• PAGE EXTRACT:
⟨
This work is licensed under the Creative Commons Attribution International License (CC BY).
http://creativecommons.org/licenses/by/4.0/

Abstract

One method of atomizing liquids is using ultrasound. A characteristic feature of this method is that the median value of the particle size of the atomized liquid is determined by the frequency of the ultrasonic vibrations. This feature means that the particle size can be controlled by using multiple vibration sources with different drive frequencies. However, since regular vibration sources have a single resonant frequency, the particle size is fixed. The authors therefore investigate a new method for controlling the particle size of the atomized liquid that does not depend on the resonant frequency of the vibration source. Specifically, we use the difference in magnitude between the vibration displacements of two vibrating plates to perform atomization using a vibration source consisting of two transverse vibrating plates and supplying water into the gap between these two vibrating plates. Our aim is controlling the atomized particle size, which is conventionally determined by the drive frequency, using the difference in magnitude between the vibration displacements of the two vibrating plates. In this manuscript, we first clarify how water can be atomized using two transverse vibrating plates. Next, we investigate the optimal vibrating plate shape for atomization.

Keywords: Ultrasound, Transverse vibrating plate, Atomization, Liquid

Cite this paper: Takuya Asami , Ryo Yakou , Takashi Ono , Hikaru Miura , Ultrasonic Atomization by Difference between Vibration Displacements of Two Circular Vibrating Plates, Journal of Mechanical Engineering and Automation, Vol. 6 No. 2, 2016, pp. 30-35. doi: 10.5923/j.jmea.20160602.02.
⟩
• GIVEN RECORDS:
⟨
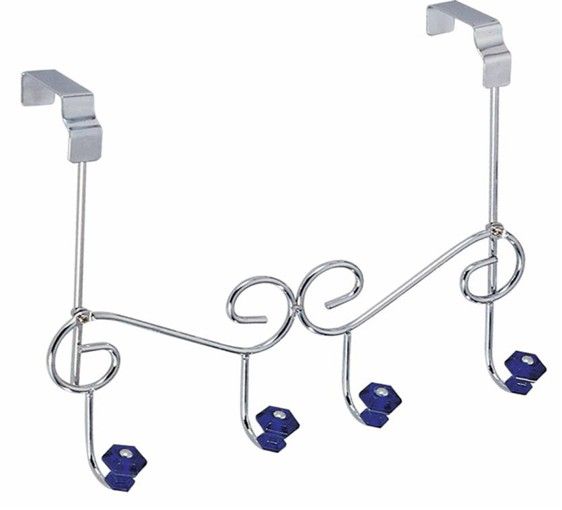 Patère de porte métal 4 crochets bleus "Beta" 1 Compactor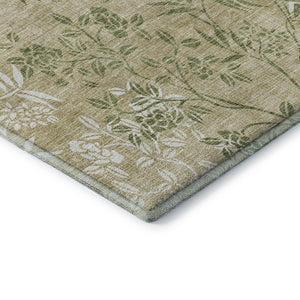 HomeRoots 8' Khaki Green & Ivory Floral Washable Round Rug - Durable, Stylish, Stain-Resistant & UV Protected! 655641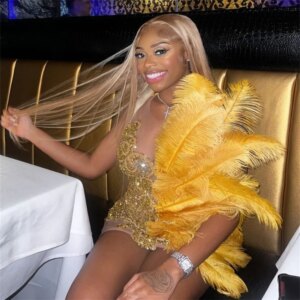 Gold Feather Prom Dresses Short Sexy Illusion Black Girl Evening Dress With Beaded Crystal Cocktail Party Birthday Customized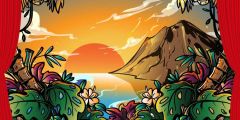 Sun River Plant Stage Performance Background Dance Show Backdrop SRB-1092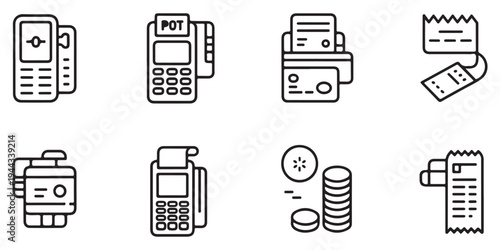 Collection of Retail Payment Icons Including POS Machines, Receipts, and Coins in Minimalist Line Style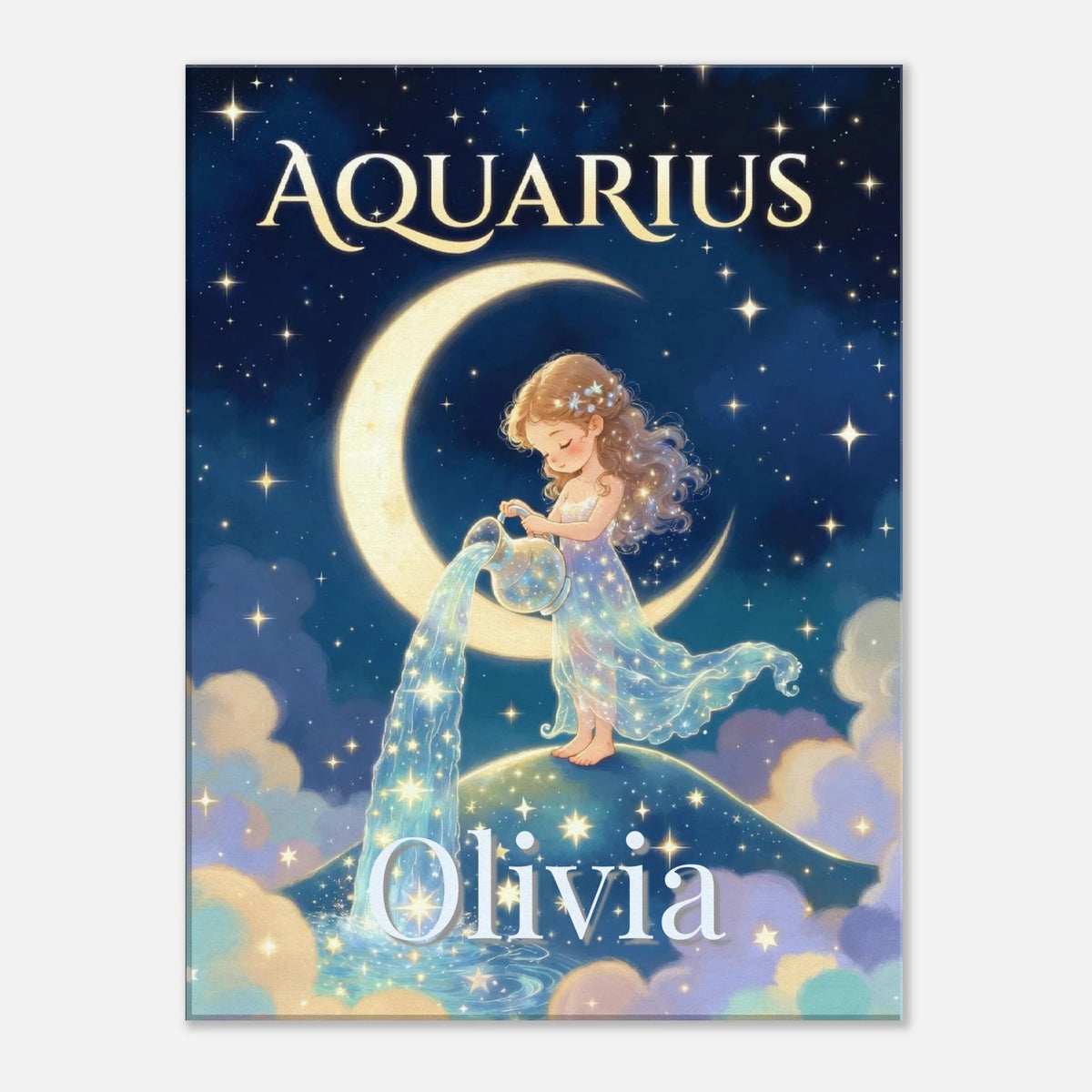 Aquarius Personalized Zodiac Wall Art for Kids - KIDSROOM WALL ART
⟩
⟨
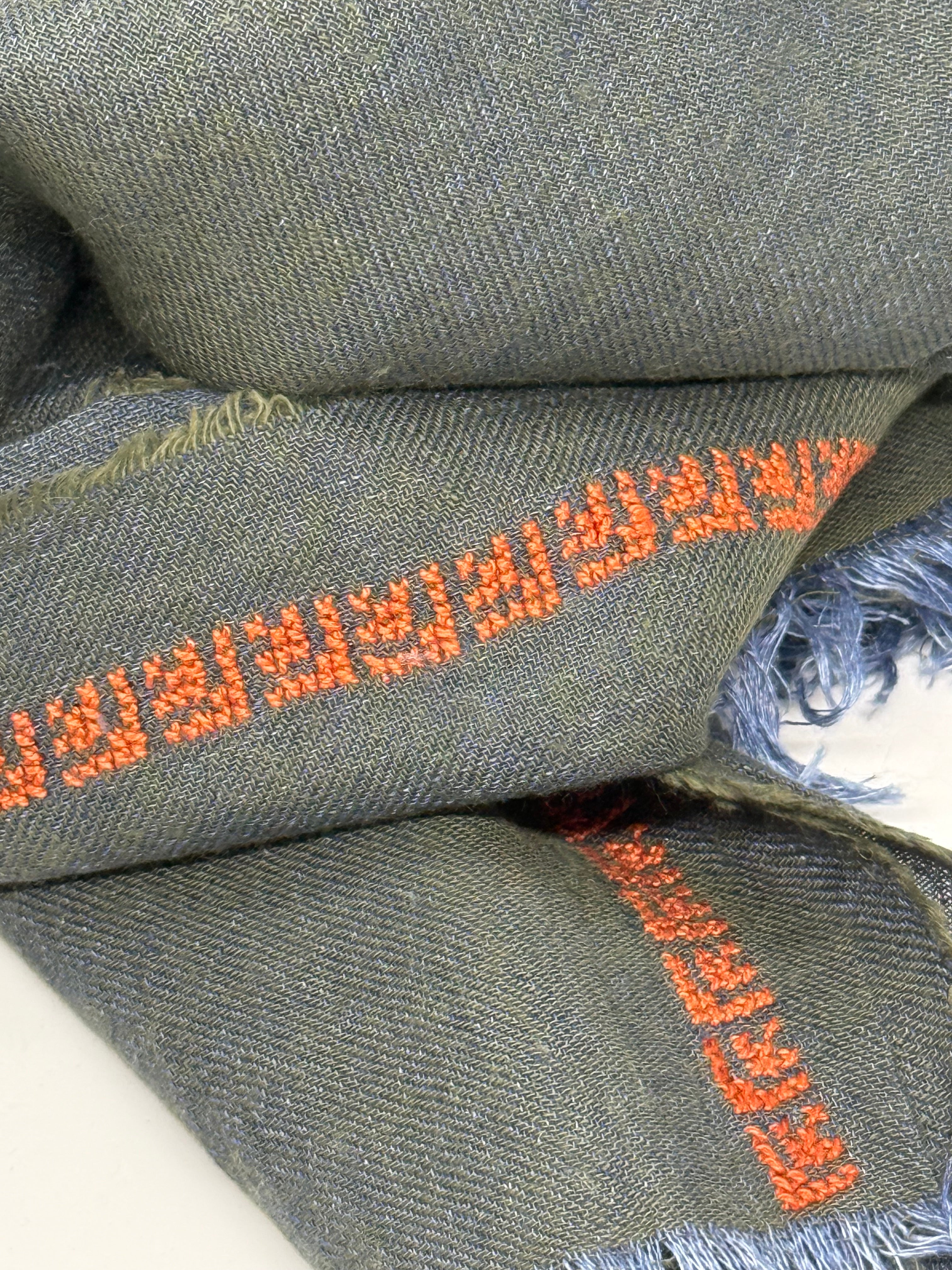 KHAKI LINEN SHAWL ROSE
⟩
⟨
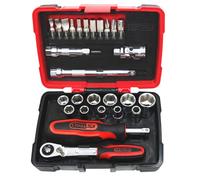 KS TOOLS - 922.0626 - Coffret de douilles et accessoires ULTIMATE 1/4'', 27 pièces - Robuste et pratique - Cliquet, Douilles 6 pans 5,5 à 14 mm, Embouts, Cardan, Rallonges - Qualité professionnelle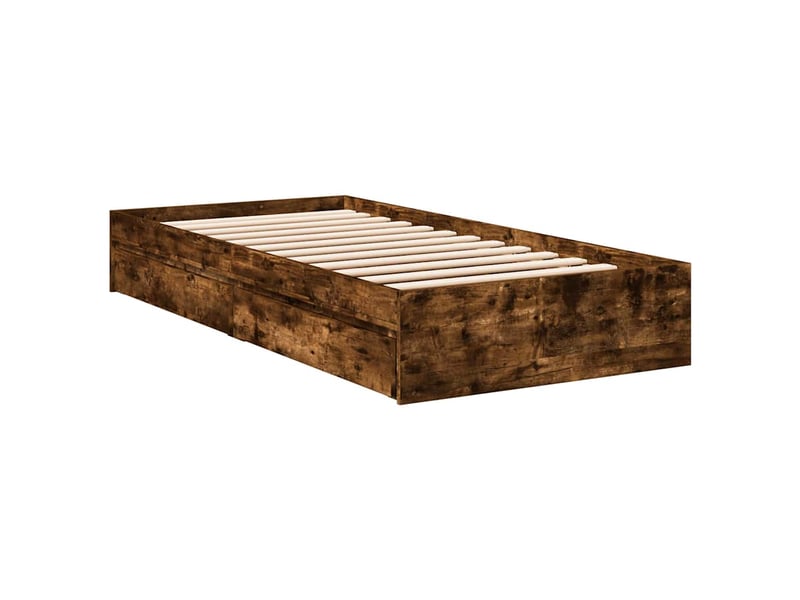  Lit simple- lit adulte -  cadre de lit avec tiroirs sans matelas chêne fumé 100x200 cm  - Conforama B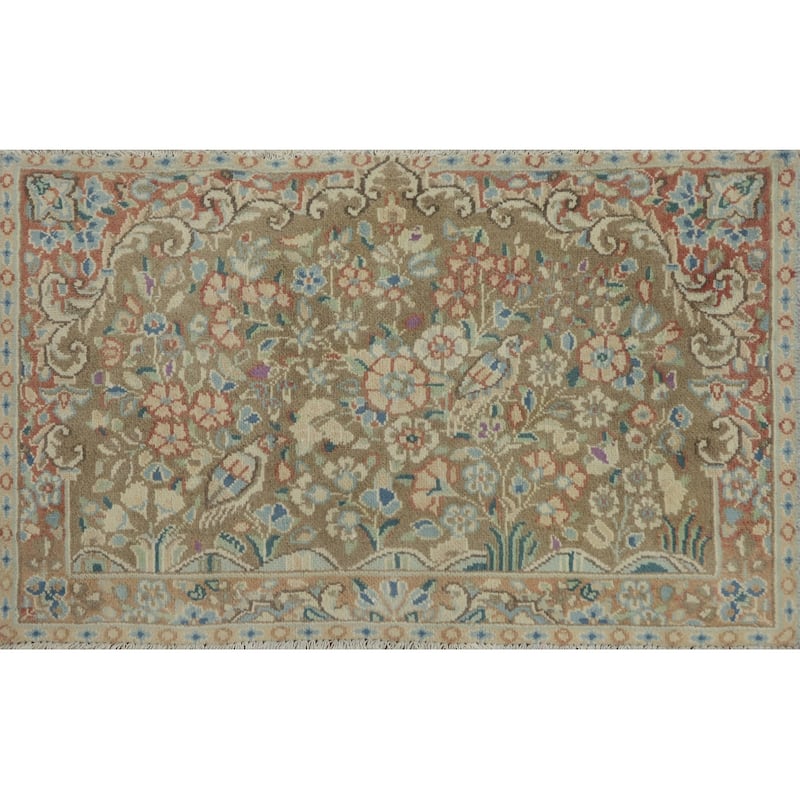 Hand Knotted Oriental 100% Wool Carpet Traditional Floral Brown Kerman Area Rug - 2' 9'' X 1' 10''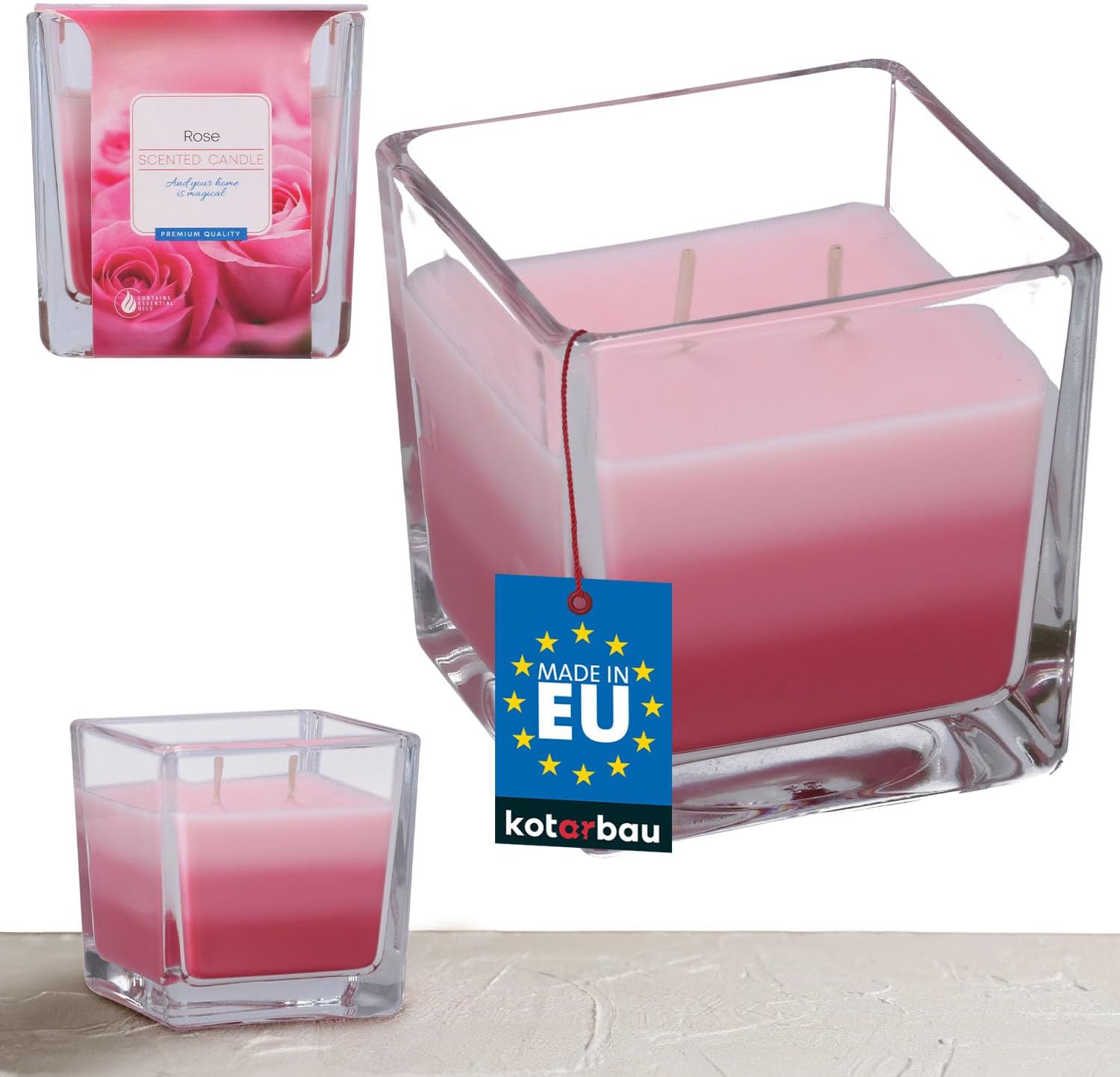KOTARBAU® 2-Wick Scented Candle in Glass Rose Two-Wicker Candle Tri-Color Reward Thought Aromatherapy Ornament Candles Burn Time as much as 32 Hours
⟩
• PROBLEM REQUIREMENTS:
Please answer these questions about the abstract on ultrasonic atomization above:
(a) What determines the median particle size of a liquid atomized by ultrasound?
(b) Where is the water supplied in the vibration source the authors use?
(c) In which journal, volume and issue did the paper appear?

• TASK RESULT:
(a) The frequency of the ultrasonic vibrations.
(b) Into the gap between the two transverse vibrating plates.
(c) Journal of Mechanical Engineering and Automation, Vol. 6 No. 2 (2016).